[start of Extract provided]
# 🎭 Face Generation with DCGANs (Clean, Reproducible, GitHub-Ready)

This notebook implements a **Deep Convolutional Generative Adversarial Network (DCGAN)** in TensorFlow/Keras to generate human face images using the **CelebA** dataset.  
It includes:
- Reproducible seeding
- Clean `tf.data` input pipeline (finite cardinality; no re-batching warnings)
- DCGAN architectures with recommended initializers
- Custom training loop (`tf.keras.Model`)
- Image grid callback per epoch
- Model checkpointing
- Loss curves
- Optional mixed precision
- Fully self-contained **Kaggle download** steps

> Tip: Clear all outputs before committing to GitHub to keep the notebook size < 1 MB.



## 1) Environment & Kaggle Setup

Run this section once per new environment (e.g., Colab).  
You will need your **`kaggle.json`** API key (from https://www.kaggle.com/settings/account).


In [None]:

# If running on Colab, you can quickly check for GPU:
# !nvidia-smi || echo "No GPU found."
# Install required packages (lightweight)
!pip -q install kaggle tensorflow numpy matplotlib


In [None]:

import os, json, pathlib

# Create Kaggle directory and place kaggle.json if not present
os.makedirs(os.path.expanduser("~/.kaggle"), exist_ok=True)

kaggle_path = os.path.expanduser("~/.kaggle/kaggle.json")
if not os.path.exists(kaggle_path):
    print("➡️ Please upload your kaggle.json in the next cell if not already present at ~/.kaggle/kaggle.json")
else:
    print("✅ Found kaggle.json at ~/.kaggle/kaggle.json")
    os.chmod(kaggle_path, 0o600)



If you **don't** have `~/.kaggle/kaggle.json` already, run the next cell to upload it now (only needed on Colab).


In [None]:

# Colab-only: uncomment to use the file picker to upload kaggle.json
# from google.colab import files
# uploaded = files.upload()  # select kaggle.json
# import shutil, os
# if 'kaggle.json' in uploaded:
#     dest = os.path.expanduser('~/.kaggle/kaggle.json')
#     shutil.move('kaggle.json', dest)
#     os.chmod(dest, 0o600)
#     print('✅ kaggle.json installed to', dest)
# else:
#     print('If running locally, place kaggle.json at ~/.kaggle/kaggle.json')



## 2) Download CelebA Dataset (Kaggle)
[end of Extract provided]
[start of Supplied information]
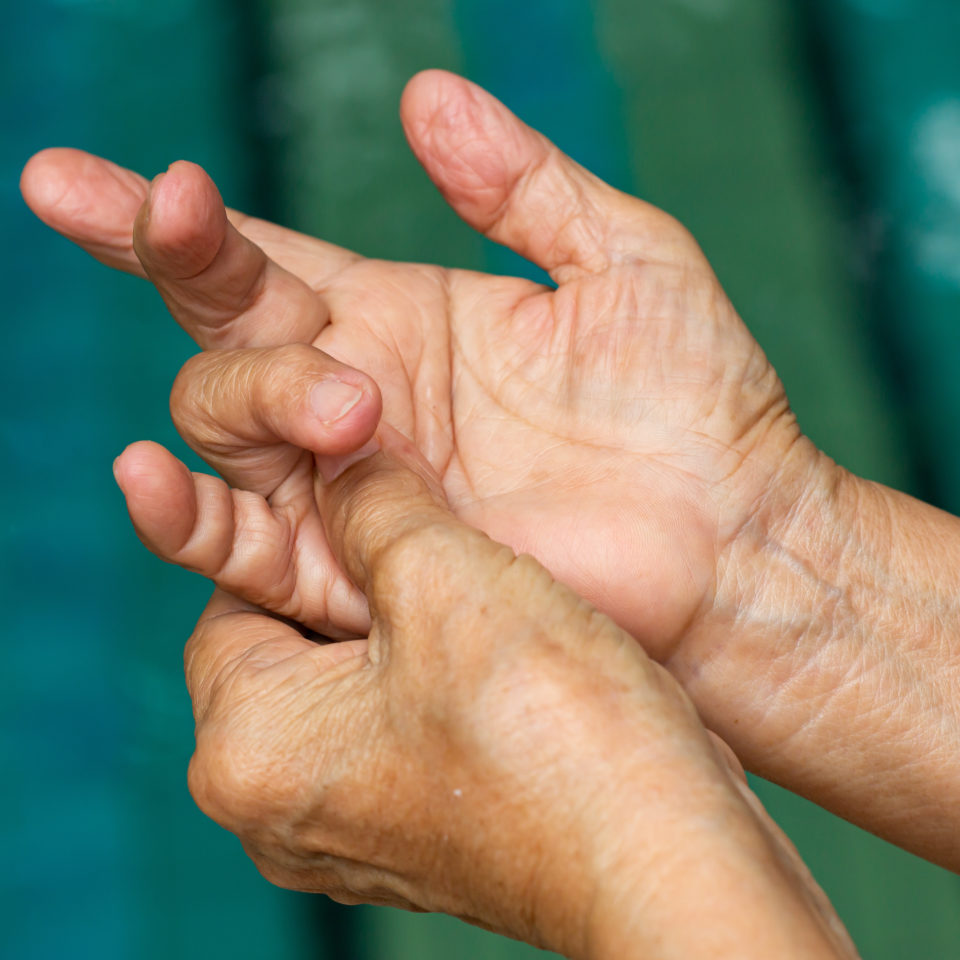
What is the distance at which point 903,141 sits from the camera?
2.18 meters

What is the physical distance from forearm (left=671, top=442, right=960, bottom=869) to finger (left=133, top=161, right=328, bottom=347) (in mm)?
547

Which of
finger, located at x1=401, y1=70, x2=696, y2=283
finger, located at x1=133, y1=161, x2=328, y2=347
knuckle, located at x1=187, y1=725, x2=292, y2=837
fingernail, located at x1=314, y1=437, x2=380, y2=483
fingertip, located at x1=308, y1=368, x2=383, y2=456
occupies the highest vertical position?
finger, located at x1=401, y1=70, x2=696, y2=283

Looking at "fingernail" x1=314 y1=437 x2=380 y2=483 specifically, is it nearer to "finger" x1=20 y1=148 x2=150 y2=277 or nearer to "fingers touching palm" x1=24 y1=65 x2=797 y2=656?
"fingers touching palm" x1=24 y1=65 x2=797 y2=656

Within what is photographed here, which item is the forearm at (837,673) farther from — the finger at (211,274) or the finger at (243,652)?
the finger at (211,274)

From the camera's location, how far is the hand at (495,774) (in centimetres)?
58

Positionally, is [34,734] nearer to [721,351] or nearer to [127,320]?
[127,320]

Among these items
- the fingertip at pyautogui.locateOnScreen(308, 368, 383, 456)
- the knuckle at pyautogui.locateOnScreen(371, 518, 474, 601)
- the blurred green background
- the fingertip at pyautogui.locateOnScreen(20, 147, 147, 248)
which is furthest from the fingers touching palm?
the blurred green background

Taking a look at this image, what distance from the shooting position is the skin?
3.23ft

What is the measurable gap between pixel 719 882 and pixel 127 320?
69.8 inches

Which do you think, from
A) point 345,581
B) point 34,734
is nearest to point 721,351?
point 345,581

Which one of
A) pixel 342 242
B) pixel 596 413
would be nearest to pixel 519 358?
pixel 596 413

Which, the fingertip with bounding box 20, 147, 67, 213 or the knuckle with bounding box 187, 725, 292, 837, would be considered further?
the fingertip with bounding box 20, 147, 67, 213

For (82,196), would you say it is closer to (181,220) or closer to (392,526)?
(181,220)

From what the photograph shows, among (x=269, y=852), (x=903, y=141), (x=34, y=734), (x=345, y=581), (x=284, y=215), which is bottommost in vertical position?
(x=34, y=734)
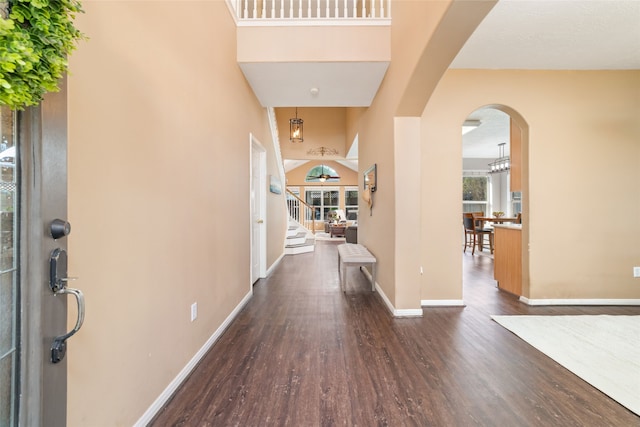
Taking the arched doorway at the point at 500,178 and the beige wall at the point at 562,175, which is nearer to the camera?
the beige wall at the point at 562,175

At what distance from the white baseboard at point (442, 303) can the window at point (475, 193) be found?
23.6 feet

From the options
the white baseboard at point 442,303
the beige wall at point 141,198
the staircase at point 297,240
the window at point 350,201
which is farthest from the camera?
the window at point 350,201

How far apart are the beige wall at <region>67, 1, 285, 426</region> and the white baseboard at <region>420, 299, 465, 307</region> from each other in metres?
2.32

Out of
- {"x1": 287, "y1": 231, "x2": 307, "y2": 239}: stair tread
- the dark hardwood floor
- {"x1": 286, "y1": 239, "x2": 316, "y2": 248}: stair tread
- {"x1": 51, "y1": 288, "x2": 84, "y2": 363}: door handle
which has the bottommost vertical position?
the dark hardwood floor

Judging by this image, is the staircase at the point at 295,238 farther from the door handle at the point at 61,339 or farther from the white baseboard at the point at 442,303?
the door handle at the point at 61,339

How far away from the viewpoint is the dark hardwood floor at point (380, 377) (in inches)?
57.5

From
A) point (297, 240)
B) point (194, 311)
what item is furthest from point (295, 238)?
point (194, 311)

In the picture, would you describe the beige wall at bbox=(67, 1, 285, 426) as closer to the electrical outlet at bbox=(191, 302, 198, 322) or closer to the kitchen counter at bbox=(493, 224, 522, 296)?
the electrical outlet at bbox=(191, 302, 198, 322)

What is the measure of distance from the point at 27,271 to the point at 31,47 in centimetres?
60

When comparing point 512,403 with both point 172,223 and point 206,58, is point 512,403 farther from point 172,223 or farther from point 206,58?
point 206,58

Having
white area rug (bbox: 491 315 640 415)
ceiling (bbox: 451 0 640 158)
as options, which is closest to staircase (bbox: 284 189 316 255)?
white area rug (bbox: 491 315 640 415)

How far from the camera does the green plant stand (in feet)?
1.75

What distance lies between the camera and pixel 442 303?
10.0 ft

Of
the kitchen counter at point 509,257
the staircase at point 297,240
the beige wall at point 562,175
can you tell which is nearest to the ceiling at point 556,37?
the beige wall at point 562,175
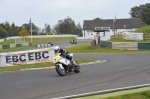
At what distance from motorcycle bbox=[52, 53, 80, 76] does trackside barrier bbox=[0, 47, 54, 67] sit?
21.0 feet

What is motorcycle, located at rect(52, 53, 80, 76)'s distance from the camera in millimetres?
12359

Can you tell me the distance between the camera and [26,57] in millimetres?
19094

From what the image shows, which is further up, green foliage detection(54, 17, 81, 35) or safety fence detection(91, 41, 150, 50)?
green foliage detection(54, 17, 81, 35)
[end of Supplied information]
#### Short problem 1
Print the passage of the DCGAN notebook between "# Colab-only: uncomment" and "installed to', dest)", inclusive.
#### Short problem 2
Output the lines of the records between the line holding "What is the physical" and the line holding "69.8 inches", inclusive, unchanged and with nothing else.

#### Full output 1
# Colab-only: uncomment to use the file picker to upload kaggle.json
# from google.colab import files
# uploaded = files.upload()  # select kaggle.json
# import shutil, os
# if 'kaggle.json' in uploaded:
#     dest = os.path.expanduser('~/.kaggle/kaggle.json')
#     shutil.move('kaggle.json', dest)
#     os.chmod(dest, 0o600)
#     print('✅ kaggle.json installed to', dest)

#### Full output 2
What is the physical distance from forearm (left=671, top=442, right=960, bottom=869) to finger (left=133, top=161, right=328, bottom=347) (in mm)?
547

Which of
finger, located at x1=401, y1=70, x2=696, y2=283
finger, located at x1=133, y1=161, x2=328, y2=347
knuckle, located at x1=187, y1=725, x2=292, y2=837
fingernail, located at x1=314, y1=437, x2=380, y2=483
fingertip, located at x1=308, y1=368, x2=383, y2=456
occupies the highest vertical position?
finger, located at x1=401, y1=70, x2=696, y2=283

Looking at "fingernail" x1=314 y1=437 x2=380 y2=483 specifically, is it nearer to "finger" x1=20 y1=148 x2=150 y2=277 or nearer to "fingers touching palm" x1=24 y1=65 x2=797 y2=656?
"fingers touching palm" x1=24 y1=65 x2=797 y2=656

Within what is photographed here, which item is the forearm at (837,673) farther from — the finger at (211,274) or the finger at (243,652)?
the finger at (211,274)

From the camera's location, how far is the hand at (495,774) (in centimetres)?
58

Positionally, is [34,734] nearer to [721,351] or nearer to [127,320]?
[127,320]

Among these items
- the fingertip at pyautogui.locateOnScreen(308, 368, 383, 456)
- the knuckle at pyautogui.locateOnScreen(371, 518, 474, 601)
- the blurred green background
- the fingertip at pyautogui.locateOnScreen(20, 147, 147, 248)
which is furthest from the fingers touching palm?
the blurred green background

Taking a look at this image, what distance from the shooting position is the skin?
3.23ft

What is the measurable gap between pixel 719 882 and pixel 127 320?
69.8 inches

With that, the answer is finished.